In the 16-Step model, however, the first step is very different. It assures us that we can indeed take control of our lives and that we do not have to rely on anything or anyone external in order to feel better about ourselves. For many of us, especially women and other marginalized groups of people, this is a new and refreshing concept.
Instead of “codependency”, Kasl encourages people to think in terms of “internalized oppression” and how trauma leads to addiction. Are the 12 Steps healing — or adding to — that trauma? The 16-Step approach counsels that recovery must incorporate a criticism of the political and patriarchal system that fosters addiction, which itself can be an empowering step for those who have blamed themselves or – in other words – internalized their own oppression.
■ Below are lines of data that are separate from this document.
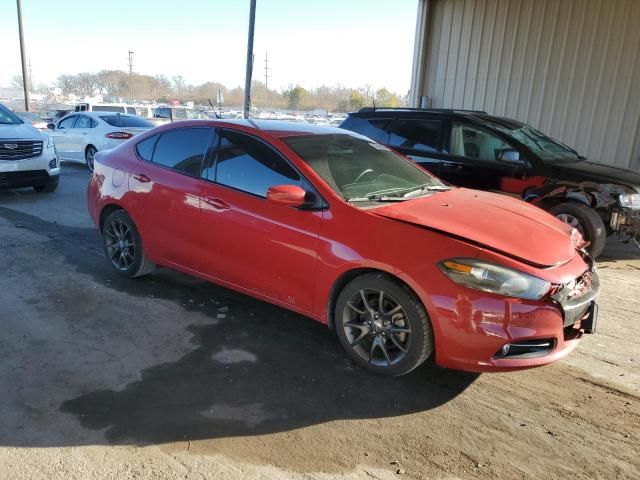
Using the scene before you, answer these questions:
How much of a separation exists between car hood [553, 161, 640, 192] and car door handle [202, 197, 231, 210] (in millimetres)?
4362

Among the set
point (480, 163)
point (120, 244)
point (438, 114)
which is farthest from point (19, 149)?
point (480, 163)

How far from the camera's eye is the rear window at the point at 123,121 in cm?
1304

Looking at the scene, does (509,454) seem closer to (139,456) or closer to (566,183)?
(139,456)

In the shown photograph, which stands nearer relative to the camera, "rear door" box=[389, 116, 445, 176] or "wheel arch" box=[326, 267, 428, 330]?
"wheel arch" box=[326, 267, 428, 330]

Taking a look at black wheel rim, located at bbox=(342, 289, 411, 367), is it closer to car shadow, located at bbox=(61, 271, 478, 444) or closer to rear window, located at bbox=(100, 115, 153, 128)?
car shadow, located at bbox=(61, 271, 478, 444)

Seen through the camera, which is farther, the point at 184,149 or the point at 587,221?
the point at 587,221

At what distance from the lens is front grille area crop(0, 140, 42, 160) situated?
874 centimetres

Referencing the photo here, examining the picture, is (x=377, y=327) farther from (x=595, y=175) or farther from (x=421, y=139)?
(x=421, y=139)

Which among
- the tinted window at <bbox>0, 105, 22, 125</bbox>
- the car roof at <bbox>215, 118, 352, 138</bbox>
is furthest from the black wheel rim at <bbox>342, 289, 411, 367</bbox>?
the tinted window at <bbox>0, 105, 22, 125</bbox>

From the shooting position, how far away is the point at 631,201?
20.2ft

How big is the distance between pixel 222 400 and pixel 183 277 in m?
Answer: 2.41

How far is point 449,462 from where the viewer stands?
271 cm

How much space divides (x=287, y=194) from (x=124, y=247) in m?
2.38

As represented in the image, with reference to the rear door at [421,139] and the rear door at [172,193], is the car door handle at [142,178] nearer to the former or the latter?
the rear door at [172,193]
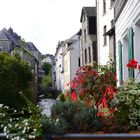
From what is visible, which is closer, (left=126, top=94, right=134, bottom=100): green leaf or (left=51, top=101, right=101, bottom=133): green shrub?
(left=51, top=101, right=101, bottom=133): green shrub

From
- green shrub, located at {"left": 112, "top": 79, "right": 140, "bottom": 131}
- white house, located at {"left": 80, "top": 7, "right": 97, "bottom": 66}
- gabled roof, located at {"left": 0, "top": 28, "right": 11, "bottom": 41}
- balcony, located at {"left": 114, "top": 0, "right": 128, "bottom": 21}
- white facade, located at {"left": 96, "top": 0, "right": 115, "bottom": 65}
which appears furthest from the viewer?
gabled roof, located at {"left": 0, "top": 28, "right": 11, "bottom": 41}

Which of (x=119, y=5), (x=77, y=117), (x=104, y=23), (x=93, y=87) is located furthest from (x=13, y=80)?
(x=77, y=117)

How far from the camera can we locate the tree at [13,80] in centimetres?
1995

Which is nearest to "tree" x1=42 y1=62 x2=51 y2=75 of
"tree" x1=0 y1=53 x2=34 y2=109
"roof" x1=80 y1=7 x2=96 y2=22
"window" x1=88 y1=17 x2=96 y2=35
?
"roof" x1=80 y1=7 x2=96 y2=22

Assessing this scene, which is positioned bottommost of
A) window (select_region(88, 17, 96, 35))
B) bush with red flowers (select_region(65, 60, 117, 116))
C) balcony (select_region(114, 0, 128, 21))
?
bush with red flowers (select_region(65, 60, 117, 116))

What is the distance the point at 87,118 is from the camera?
15.3 feet

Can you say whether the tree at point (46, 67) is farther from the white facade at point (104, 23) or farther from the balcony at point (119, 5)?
the balcony at point (119, 5)

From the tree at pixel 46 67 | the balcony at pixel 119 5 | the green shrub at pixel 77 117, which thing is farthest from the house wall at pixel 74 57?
the tree at pixel 46 67

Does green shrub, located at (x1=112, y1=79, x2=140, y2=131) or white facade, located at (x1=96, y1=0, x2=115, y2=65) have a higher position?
white facade, located at (x1=96, y1=0, x2=115, y2=65)

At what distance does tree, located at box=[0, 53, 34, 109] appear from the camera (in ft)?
65.5

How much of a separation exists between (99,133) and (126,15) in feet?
26.0

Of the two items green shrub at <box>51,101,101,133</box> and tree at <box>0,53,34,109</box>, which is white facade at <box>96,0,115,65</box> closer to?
tree at <box>0,53,34,109</box>

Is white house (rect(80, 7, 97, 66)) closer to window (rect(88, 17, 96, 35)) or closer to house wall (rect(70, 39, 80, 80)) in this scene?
window (rect(88, 17, 96, 35))

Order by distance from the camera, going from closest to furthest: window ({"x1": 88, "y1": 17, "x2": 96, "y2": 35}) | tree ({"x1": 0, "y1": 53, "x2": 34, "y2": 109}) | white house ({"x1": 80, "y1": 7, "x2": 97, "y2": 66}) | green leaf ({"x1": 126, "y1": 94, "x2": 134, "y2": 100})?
green leaf ({"x1": 126, "y1": 94, "x2": 134, "y2": 100}), tree ({"x1": 0, "y1": 53, "x2": 34, "y2": 109}), white house ({"x1": 80, "y1": 7, "x2": 97, "y2": 66}), window ({"x1": 88, "y1": 17, "x2": 96, "y2": 35})
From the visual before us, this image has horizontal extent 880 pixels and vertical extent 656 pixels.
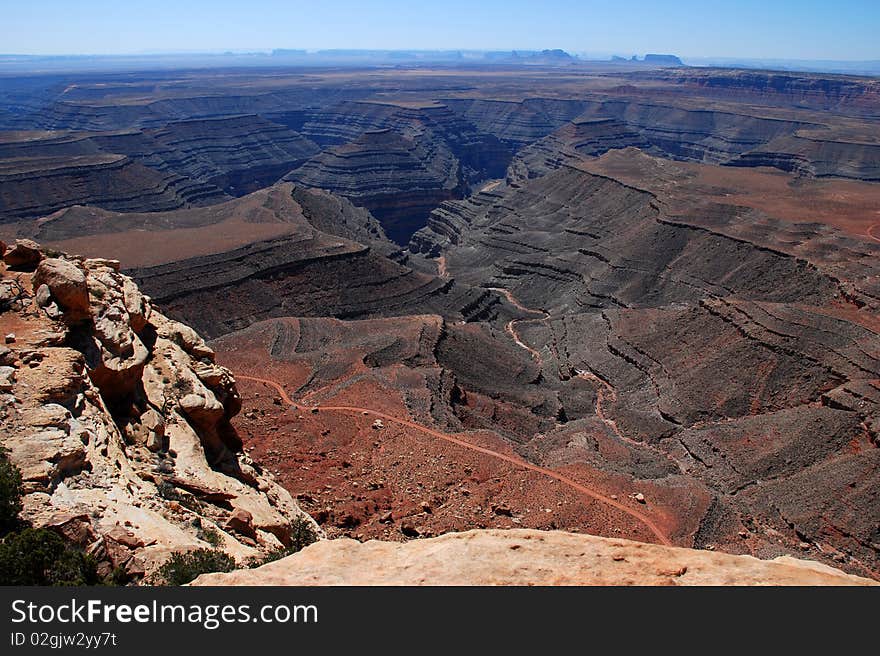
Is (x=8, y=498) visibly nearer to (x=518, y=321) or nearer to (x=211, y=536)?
(x=211, y=536)

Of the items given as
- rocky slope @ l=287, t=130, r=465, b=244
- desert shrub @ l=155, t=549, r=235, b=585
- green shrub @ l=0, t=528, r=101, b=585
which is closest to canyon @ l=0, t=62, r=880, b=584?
rocky slope @ l=287, t=130, r=465, b=244

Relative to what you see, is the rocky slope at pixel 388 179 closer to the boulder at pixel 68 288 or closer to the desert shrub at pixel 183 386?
the desert shrub at pixel 183 386

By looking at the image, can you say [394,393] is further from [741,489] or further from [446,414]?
[741,489]

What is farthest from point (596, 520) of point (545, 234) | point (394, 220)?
point (394, 220)

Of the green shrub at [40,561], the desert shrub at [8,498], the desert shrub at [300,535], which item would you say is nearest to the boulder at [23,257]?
the desert shrub at [8,498]
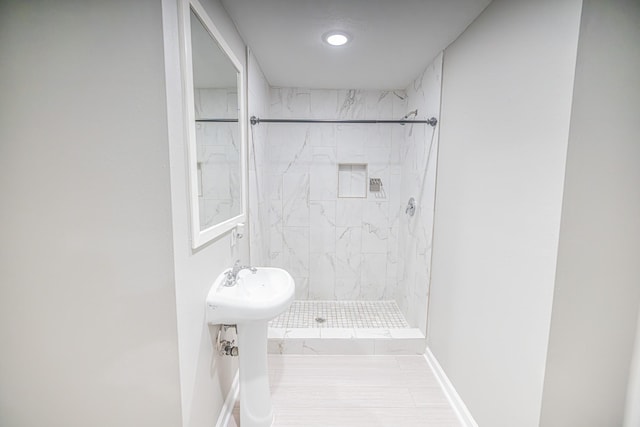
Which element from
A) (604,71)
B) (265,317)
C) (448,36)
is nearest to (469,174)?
(604,71)

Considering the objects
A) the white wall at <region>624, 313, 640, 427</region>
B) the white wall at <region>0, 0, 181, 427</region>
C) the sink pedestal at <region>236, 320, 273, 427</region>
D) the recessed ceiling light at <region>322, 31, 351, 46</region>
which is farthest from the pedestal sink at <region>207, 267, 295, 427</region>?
the recessed ceiling light at <region>322, 31, 351, 46</region>

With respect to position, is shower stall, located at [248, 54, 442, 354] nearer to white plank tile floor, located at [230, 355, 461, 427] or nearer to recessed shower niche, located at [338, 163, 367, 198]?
recessed shower niche, located at [338, 163, 367, 198]

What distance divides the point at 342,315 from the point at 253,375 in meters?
1.42

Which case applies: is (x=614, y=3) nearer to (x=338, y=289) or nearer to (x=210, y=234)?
(x=210, y=234)

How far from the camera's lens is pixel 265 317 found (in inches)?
48.8

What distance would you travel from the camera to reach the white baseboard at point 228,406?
57.4 inches

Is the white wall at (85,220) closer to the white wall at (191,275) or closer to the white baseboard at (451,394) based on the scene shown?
the white wall at (191,275)

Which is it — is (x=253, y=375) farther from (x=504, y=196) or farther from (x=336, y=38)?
(x=336, y=38)

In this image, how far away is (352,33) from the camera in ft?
5.44

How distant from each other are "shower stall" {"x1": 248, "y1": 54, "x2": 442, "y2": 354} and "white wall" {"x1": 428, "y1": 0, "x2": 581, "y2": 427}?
0.68m

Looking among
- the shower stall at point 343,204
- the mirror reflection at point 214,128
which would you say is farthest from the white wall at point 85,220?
the shower stall at point 343,204

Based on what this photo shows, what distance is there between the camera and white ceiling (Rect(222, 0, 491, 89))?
55.1 inches

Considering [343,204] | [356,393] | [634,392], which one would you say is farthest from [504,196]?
[343,204]

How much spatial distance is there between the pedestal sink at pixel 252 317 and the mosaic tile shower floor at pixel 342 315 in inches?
35.9
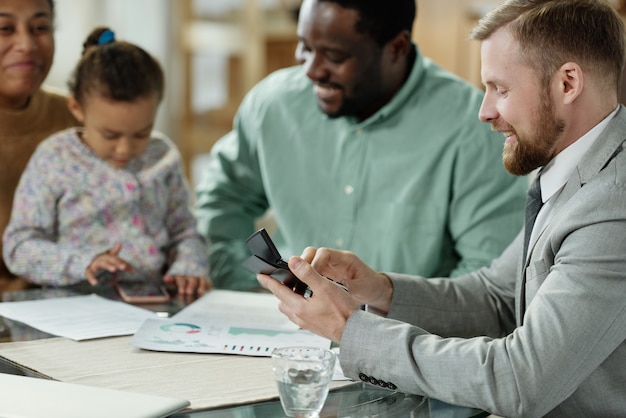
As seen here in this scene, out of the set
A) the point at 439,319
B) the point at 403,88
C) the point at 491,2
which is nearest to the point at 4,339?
the point at 439,319

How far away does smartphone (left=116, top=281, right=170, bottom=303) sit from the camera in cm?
185

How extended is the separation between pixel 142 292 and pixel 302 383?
0.83 metres

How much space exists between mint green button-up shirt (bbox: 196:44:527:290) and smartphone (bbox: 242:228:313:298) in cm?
92

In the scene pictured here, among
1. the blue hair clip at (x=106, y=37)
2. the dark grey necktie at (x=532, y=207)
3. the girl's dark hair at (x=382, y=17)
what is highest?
the girl's dark hair at (x=382, y=17)

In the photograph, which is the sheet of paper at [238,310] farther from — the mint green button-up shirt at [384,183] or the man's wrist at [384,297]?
the mint green button-up shirt at [384,183]

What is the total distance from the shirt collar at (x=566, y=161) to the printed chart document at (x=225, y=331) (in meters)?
0.43

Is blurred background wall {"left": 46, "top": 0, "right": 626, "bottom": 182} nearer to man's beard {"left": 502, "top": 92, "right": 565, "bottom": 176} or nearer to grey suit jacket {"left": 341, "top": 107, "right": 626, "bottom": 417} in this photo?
man's beard {"left": 502, "top": 92, "right": 565, "bottom": 176}

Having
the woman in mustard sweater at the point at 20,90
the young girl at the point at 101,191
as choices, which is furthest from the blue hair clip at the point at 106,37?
the woman in mustard sweater at the point at 20,90

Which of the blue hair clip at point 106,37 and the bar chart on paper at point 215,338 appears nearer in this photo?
the bar chart on paper at point 215,338

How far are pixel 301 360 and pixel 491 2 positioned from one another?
3.03 meters

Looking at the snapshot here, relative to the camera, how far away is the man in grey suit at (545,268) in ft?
3.99

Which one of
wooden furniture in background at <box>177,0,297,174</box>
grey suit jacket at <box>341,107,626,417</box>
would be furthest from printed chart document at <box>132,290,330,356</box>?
wooden furniture in background at <box>177,0,297,174</box>

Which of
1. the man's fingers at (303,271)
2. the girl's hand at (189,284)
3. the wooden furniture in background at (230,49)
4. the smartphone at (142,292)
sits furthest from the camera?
the wooden furniture in background at (230,49)

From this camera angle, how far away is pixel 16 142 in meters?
2.11
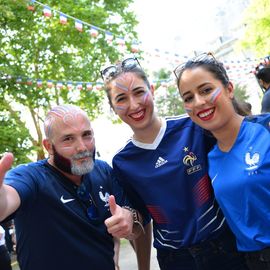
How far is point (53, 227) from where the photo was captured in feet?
7.78

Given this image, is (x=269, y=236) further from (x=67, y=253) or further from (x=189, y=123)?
(x=67, y=253)

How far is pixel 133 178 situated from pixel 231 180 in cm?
79

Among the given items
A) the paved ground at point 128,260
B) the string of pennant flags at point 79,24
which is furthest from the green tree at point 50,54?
the paved ground at point 128,260

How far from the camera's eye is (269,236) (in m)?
1.97

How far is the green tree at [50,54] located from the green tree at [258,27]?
8.80 meters

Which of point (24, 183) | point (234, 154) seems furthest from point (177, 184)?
point (24, 183)

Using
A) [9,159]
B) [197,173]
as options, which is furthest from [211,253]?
[9,159]

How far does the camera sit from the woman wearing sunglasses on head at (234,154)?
6.48 ft

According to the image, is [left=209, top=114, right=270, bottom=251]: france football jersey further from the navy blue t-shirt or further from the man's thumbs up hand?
the navy blue t-shirt

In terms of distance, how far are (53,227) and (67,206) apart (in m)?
0.16

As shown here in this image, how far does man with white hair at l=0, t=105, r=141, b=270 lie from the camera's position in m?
2.30

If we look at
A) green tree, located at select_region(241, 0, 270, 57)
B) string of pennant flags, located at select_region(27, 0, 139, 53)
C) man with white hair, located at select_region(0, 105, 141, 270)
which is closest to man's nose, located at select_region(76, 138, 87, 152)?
man with white hair, located at select_region(0, 105, 141, 270)

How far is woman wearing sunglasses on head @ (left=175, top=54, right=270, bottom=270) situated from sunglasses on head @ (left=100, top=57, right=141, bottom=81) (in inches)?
19.1

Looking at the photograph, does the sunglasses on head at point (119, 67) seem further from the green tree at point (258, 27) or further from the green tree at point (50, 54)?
the green tree at point (258, 27)
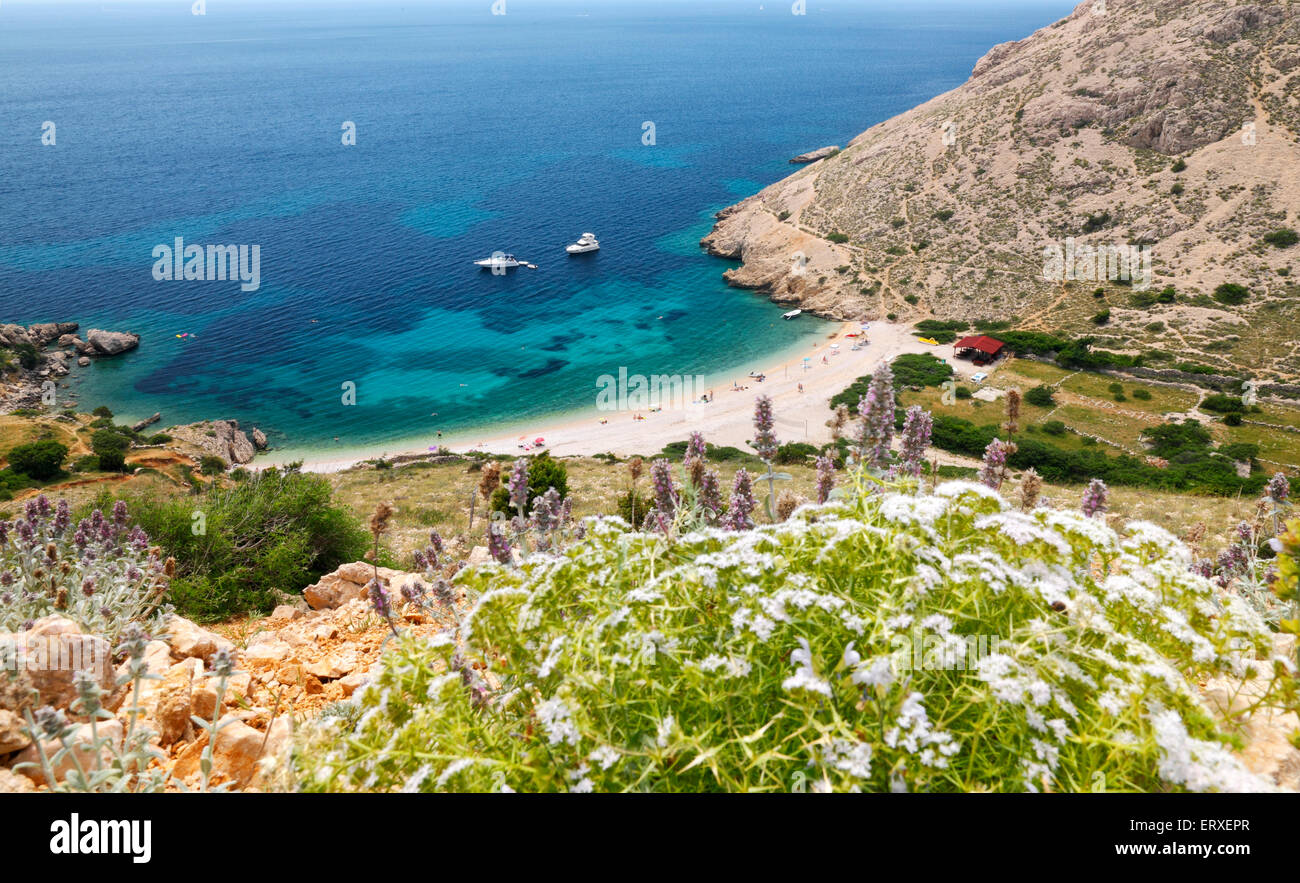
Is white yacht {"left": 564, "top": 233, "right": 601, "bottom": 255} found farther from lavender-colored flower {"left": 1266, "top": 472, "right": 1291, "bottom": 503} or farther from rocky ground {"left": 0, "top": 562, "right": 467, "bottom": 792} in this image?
lavender-colored flower {"left": 1266, "top": 472, "right": 1291, "bottom": 503}

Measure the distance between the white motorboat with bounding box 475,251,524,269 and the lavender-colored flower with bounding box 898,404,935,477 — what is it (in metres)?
84.7

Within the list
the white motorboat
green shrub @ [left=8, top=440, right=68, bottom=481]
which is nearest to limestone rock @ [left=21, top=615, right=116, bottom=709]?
green shrub @ [left=8, top=440, right=68, bottom=481]

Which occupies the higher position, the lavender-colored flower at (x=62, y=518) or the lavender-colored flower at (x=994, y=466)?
the lavender-colored flower at (x=994, y=466)

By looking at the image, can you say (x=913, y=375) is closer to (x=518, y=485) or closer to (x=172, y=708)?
(x=518, y=485)

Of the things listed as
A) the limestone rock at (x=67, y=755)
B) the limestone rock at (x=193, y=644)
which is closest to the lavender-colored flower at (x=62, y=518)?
the limestone rock at (x=193, y=644)

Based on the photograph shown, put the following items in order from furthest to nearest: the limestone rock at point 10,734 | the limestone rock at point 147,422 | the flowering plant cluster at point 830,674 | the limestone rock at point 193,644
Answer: the limestone rock at point 147,422 < the limestone rock at point 193,644 < the limestone rock at point 10,734 < the flowering plant cluster at point 830,674

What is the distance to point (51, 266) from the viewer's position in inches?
3329

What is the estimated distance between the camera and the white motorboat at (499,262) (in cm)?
8719

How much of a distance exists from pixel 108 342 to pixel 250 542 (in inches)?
2585

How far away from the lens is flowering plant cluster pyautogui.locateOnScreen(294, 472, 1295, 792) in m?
2.46

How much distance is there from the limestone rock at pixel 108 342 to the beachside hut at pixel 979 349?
244ft

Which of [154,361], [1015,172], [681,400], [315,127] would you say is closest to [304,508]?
[681,400]

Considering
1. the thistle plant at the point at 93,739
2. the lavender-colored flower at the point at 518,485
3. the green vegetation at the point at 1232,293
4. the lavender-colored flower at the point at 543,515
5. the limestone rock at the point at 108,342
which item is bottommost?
the thistle plant at the point at 93,739

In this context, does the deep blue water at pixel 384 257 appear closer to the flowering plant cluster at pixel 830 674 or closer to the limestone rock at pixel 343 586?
the limestone rock at pixel 343 586
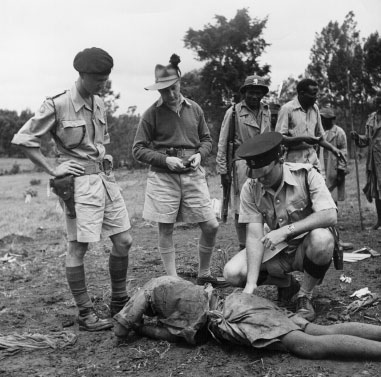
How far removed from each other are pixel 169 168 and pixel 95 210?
0.86 m

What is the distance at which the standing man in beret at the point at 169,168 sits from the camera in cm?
469

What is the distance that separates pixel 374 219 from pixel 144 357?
661 cm

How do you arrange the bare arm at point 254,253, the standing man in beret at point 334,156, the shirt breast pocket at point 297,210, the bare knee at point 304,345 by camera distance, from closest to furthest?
the bare knee at point 304,345 < the bare arm at point 254,253 < the shirt breast pocket at point 297,210 < the standing man in beret at point 334,156

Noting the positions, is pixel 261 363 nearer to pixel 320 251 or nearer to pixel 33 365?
pixel 320 251

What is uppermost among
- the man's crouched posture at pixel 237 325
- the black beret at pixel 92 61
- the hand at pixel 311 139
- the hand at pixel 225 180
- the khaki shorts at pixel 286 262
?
the black beret at pixel 92 61

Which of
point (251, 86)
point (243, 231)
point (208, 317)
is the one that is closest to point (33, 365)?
point (208, 317)

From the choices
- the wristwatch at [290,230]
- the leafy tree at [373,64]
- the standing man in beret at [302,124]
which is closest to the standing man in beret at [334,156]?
the standing man in beret at [302,124]

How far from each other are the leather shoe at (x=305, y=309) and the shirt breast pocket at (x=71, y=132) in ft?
6.56

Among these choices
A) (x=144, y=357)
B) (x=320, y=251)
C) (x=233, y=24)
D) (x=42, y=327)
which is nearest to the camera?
(x=144, y=357)

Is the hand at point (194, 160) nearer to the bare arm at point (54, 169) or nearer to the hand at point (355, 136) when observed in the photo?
the bare arm at point (54, 169)

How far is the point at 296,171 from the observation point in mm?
3865

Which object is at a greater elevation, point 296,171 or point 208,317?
point 296,171

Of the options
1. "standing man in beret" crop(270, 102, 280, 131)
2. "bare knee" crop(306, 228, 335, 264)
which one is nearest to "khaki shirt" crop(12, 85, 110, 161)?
"bare knee" crop(306, 228, 335, 264)

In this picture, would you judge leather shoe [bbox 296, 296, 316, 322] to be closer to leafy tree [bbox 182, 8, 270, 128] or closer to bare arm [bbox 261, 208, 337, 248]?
bare arm [bbox 261, 208, 337, 248]
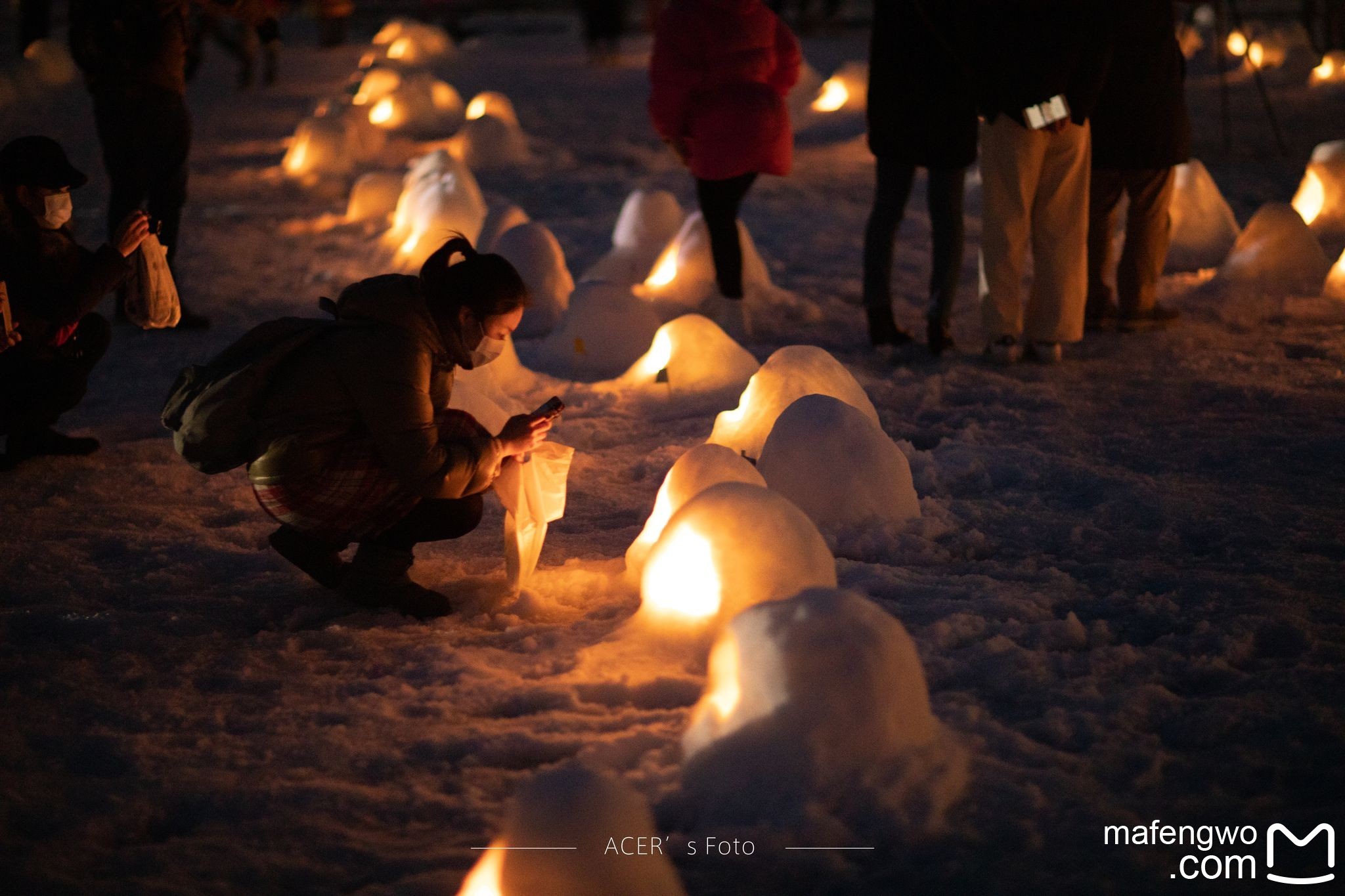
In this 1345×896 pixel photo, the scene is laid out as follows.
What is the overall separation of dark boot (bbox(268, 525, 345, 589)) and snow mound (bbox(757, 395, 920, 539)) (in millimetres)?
1341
I believe this wise and compassionate approach to healing resonates with the approach of another mentor of mine in the addictions field, Dr. Gabor Mate, whose book In the Realm of Hungry Ghosts: Close Encounters with Addiction, is another important work calling us to wake up from old, ineffective ways of understanding our own compulsive and addictive behaviours.
For many years, I led 16 Step groups for women in the Downtown Eastside. We met each week to read and discuss one of the Steps, sharing honestly about our lives from the perspective of how the healing wisdom of the 16 Steps was positively affecting us. As the word spread about this group, more and more women showed up. Although the majority believed in a higher power of some sort, most were non-Christian women, and many were Native or from cultures other than North American. In our diversity, we felt accepted for perhaps the first time in our lives.
In my group, we started the meeting by telling each other about something we felt proud of for that particular week and, as time went on, I watched as these lonely, unhappy, once-marginalized women formed a unique bond with each other and began to hold themselves – and each other — in much higher esteem. This healing and inclusive environment allowed the women to feel more empowered, creative, and self-respecting than they ever had before. What an honour it was for me to be able to both facilitate those amazing shifts and feel their power in my own life!
We need to move to more intelligent, less dogmatic, nuanced, inclusive, positive, holistic models of recovery. These are 16 Steps in the right direction.